Recent featured acts include Stone Temple Pilots, Bret Michaels and John Michael Montgomery who have all played on Air Force bases because of Mr. Edwards efforts to bring quality entertainers to a deserving audience, she said. 

To date, the DAF entertainment team, under Edwards’ direction, has delivered over 5,000 performances, reaching more than 12 million Airmen, Guardians and their families. Those numbers don’t include six world’s fairs, five Bob Hope television specials, three NFL super bowls including a complete 1985 halftime show, 12 NASCAR pre-race performances and numerous Air Force tattoos, air shows, celebrations and other special events. 

“During my career, I’ve travelled to almost 70 countries representing the Air Force and I’ve been able to produce and direct extraordinary events throughout the world,” Edwards said.  

Through the program’s success, he’s also helped thousands of Airmen develop confidence in themselves and become leaders within the Air Force. 

“As a performer on TIB, Mr. Edwards mentored me by giving honest and practical feedback that was crucial to my success on stage,” said Monique Robertson-Jamison, now a performance coordinator with the AFSVC Air Force Entertainment team. “He always took the time to explain showmanship from the perspective of an audience member, specifically a military audience member, and stressed the importance of giving 100% of our focus and commitment each time we stepped on the stage.”

“I’m proud of all the program participants who, through their experiences with our entertainment programs, have gone on to have a positive, significant impact both within and outside the Air Force,” Edwards said. “Jerry VanDyke, Sinbad, Terry Weeks of the Temptations and Lane McCray of La Bouche are just a few of the Tops In Blue members who went on to have highly successful entertainment careers. Numerous members also remained in the Air Force and became chief master sergeants and senior officers to include major command chiefs and squadron commanders.”
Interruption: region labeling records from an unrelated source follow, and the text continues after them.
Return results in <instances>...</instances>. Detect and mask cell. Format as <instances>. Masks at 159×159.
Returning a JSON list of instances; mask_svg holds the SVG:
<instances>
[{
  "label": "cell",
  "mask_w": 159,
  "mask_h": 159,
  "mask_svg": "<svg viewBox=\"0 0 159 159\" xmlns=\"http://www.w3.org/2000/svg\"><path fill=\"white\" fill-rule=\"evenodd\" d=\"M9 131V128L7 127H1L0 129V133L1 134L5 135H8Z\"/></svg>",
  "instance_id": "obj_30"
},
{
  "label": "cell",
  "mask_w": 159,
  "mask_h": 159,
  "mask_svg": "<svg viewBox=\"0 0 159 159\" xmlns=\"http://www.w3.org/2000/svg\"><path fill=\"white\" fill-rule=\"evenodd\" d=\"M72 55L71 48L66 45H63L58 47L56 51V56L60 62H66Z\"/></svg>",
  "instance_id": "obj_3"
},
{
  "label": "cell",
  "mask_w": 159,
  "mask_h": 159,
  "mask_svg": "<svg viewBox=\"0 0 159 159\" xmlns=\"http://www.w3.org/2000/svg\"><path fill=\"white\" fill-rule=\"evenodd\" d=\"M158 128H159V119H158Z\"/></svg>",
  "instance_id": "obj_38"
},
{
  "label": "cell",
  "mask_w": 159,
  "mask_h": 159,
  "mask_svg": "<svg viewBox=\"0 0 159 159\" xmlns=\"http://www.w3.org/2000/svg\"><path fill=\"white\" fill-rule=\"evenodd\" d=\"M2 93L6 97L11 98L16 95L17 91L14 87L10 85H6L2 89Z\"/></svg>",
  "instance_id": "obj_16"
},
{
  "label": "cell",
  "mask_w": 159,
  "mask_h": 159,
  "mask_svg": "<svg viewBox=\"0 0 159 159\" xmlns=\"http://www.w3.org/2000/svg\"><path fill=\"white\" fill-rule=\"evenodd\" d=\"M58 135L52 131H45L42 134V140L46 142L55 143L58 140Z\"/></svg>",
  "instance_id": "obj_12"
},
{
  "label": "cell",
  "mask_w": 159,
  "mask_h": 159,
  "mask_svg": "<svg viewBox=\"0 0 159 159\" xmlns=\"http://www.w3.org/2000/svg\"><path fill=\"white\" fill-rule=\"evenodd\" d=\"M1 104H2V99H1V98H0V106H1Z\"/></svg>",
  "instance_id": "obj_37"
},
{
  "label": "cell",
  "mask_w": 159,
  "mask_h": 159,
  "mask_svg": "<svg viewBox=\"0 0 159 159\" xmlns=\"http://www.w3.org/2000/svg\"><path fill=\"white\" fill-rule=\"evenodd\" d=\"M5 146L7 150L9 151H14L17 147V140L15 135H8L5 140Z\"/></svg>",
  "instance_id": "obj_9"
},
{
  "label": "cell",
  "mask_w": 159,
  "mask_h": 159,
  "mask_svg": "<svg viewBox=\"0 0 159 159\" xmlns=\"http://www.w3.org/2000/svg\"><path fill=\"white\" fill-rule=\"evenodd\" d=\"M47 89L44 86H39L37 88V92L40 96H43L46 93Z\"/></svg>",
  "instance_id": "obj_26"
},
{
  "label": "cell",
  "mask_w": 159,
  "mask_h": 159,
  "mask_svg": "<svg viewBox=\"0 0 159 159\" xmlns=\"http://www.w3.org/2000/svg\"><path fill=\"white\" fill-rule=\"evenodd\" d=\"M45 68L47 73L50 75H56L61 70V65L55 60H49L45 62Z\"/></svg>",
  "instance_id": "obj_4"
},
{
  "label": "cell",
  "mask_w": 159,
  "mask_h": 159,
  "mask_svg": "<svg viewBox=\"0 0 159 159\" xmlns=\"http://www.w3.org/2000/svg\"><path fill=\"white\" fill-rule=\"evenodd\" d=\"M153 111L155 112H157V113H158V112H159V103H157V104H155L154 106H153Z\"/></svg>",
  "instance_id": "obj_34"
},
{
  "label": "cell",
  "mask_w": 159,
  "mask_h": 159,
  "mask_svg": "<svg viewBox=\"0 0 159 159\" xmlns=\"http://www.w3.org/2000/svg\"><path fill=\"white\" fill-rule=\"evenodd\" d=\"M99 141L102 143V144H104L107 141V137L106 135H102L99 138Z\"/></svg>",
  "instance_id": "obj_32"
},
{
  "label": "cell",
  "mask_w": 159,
“Mr. Edwards is truly one of the greatest entertainment producers I’ve ever met,” Robertson-Jamison said. “His attention to detail and commitment to program excellence is unmatched … he allows his team to take ownership of our individual projects and tasks, gives us meaningful feedback that transcends beyond the office and makes sure we each have the tools necessary to be successful in our respective roles. 

“He builds leaders and I’m grateful for my time on TIB and now my opportunity to work for one of the greatest programs the Air Force offers,” she said.

As the DAF begins some of its most sweeping changes in more than 20 years, Edwards reflected on the past but said he’s also looking forward to future challenges. 

“So many aspects of the Air Force have changed throughout my career, from simple uniform variations to the significance of creating an entirely unique Space Force,” he said, “and recent research has shown our need to continue to evolve, to reoptimize the strategic environment of the Air Force. With the Great Power Competition goals necessary for remaining the world’s greatest Air Force, funding will become even more scarce for our morale, welfare and recreation programs.”

It's impossible to tell how this will impact existing quality-of-life programs in the future, Edwards said. However, he finds it refreshing to see the DAF continuing to prioritize AFSVC programs and feels he and his team in DAF Entertainment will do what needs to be done. 

“As we have in the past, we’ll capitalize on unique, outside-the-box thinking to offer the same quality programming we provide today … our Airmen, Guardians and families deserve nothing less,” he said.